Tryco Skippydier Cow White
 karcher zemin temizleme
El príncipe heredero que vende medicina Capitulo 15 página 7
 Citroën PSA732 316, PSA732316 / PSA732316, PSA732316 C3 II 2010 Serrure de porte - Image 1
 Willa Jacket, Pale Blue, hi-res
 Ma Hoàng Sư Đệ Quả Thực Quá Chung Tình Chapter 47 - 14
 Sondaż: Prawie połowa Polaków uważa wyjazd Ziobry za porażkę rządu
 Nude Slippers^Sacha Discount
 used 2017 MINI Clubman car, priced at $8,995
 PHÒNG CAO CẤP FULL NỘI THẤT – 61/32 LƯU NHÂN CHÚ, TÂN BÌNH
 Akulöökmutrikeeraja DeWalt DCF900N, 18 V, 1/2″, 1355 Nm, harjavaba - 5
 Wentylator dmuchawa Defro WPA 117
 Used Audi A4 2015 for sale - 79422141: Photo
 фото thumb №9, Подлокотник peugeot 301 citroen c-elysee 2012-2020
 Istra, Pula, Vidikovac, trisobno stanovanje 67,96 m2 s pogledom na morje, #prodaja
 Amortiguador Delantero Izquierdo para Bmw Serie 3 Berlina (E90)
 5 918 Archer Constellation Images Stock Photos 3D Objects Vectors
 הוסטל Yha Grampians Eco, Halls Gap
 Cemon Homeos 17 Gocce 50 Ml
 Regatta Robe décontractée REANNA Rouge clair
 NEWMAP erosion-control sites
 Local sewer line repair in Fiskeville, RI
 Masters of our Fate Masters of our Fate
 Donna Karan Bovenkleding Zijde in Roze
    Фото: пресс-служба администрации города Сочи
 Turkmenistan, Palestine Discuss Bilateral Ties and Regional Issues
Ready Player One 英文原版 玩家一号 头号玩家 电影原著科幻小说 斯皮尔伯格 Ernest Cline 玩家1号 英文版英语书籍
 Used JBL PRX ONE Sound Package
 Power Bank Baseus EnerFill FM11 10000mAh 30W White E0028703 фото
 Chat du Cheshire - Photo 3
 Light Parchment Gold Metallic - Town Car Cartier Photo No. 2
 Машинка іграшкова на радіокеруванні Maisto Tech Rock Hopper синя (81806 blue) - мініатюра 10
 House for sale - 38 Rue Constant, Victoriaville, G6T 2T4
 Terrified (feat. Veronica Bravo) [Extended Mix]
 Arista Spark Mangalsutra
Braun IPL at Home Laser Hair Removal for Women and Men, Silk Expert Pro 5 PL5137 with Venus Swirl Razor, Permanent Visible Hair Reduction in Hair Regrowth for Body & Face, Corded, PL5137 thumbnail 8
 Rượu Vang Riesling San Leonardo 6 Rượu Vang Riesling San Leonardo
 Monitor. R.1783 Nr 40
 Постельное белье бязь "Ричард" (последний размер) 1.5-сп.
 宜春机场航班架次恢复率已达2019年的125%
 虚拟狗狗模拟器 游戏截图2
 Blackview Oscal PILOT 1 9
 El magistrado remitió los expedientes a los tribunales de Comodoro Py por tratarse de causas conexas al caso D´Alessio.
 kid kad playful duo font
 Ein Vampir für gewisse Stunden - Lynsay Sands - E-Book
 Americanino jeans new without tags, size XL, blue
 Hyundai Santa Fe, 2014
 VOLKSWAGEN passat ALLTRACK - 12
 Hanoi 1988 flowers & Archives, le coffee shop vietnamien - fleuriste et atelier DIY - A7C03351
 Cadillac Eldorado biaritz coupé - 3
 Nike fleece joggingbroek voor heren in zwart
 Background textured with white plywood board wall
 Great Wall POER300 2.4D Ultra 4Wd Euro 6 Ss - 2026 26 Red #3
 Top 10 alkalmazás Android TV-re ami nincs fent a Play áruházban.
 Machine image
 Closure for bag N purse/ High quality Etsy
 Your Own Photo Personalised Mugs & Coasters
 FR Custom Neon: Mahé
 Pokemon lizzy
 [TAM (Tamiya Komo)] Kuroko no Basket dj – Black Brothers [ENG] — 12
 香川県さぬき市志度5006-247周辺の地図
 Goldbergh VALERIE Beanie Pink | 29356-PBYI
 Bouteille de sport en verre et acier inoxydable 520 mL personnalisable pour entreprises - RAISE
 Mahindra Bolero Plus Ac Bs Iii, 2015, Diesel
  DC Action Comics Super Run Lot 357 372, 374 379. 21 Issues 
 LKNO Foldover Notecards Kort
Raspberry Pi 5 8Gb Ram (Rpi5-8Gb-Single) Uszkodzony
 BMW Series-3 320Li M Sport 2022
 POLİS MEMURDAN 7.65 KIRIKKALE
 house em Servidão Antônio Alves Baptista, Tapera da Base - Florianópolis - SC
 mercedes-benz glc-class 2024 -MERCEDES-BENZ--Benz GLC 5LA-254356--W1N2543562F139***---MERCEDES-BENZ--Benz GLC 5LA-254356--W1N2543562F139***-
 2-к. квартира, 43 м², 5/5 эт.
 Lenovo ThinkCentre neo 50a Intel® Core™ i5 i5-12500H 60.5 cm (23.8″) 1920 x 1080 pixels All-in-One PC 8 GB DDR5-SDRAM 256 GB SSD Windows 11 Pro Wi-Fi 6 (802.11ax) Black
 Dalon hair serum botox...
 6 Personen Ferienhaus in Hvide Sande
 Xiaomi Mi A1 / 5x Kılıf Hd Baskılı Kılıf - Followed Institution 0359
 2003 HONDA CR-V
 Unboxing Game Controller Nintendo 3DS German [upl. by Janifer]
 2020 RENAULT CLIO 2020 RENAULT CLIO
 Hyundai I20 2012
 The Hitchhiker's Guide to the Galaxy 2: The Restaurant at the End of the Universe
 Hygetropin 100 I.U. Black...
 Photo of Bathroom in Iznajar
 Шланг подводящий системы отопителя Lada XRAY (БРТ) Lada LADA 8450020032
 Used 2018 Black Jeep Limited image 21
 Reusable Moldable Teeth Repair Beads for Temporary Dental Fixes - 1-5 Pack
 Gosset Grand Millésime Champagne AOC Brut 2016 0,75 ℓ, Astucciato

[Problem description] The lines to quote run from the one containing "2003 HONDA CR-V" through the final line of the material above; please give them exactly, both ends included, and nothing else.

[Written reply]
 2003 HONDA CR-V
 Unboxing Game Controller Nintendo 3DS German [upl. by Janifer]
 2020 RENAULT CLIO 2020 RENAULT CLIO
 Hyundai I20 2012
 The Hitchhiker's Guide to the Galaxy 2: The Restaurant at the End of the Universe
 Hygetropin 100 I.U. Black...
 Photo of Bathroom in Iznajar
 Шланг подводящий системы отопителя Lada XRAY (БРТ) Lada LADA 8450020032
 Used 2018 Black Jeep Limited image 21
 Reusable Moldable Teeth Repair Beads for Temporary Dental Fixes - 1-5 Pack
 Gosset Grand Millésime Champagne AOC Brut 2016 0,75 ℓ, Astucciato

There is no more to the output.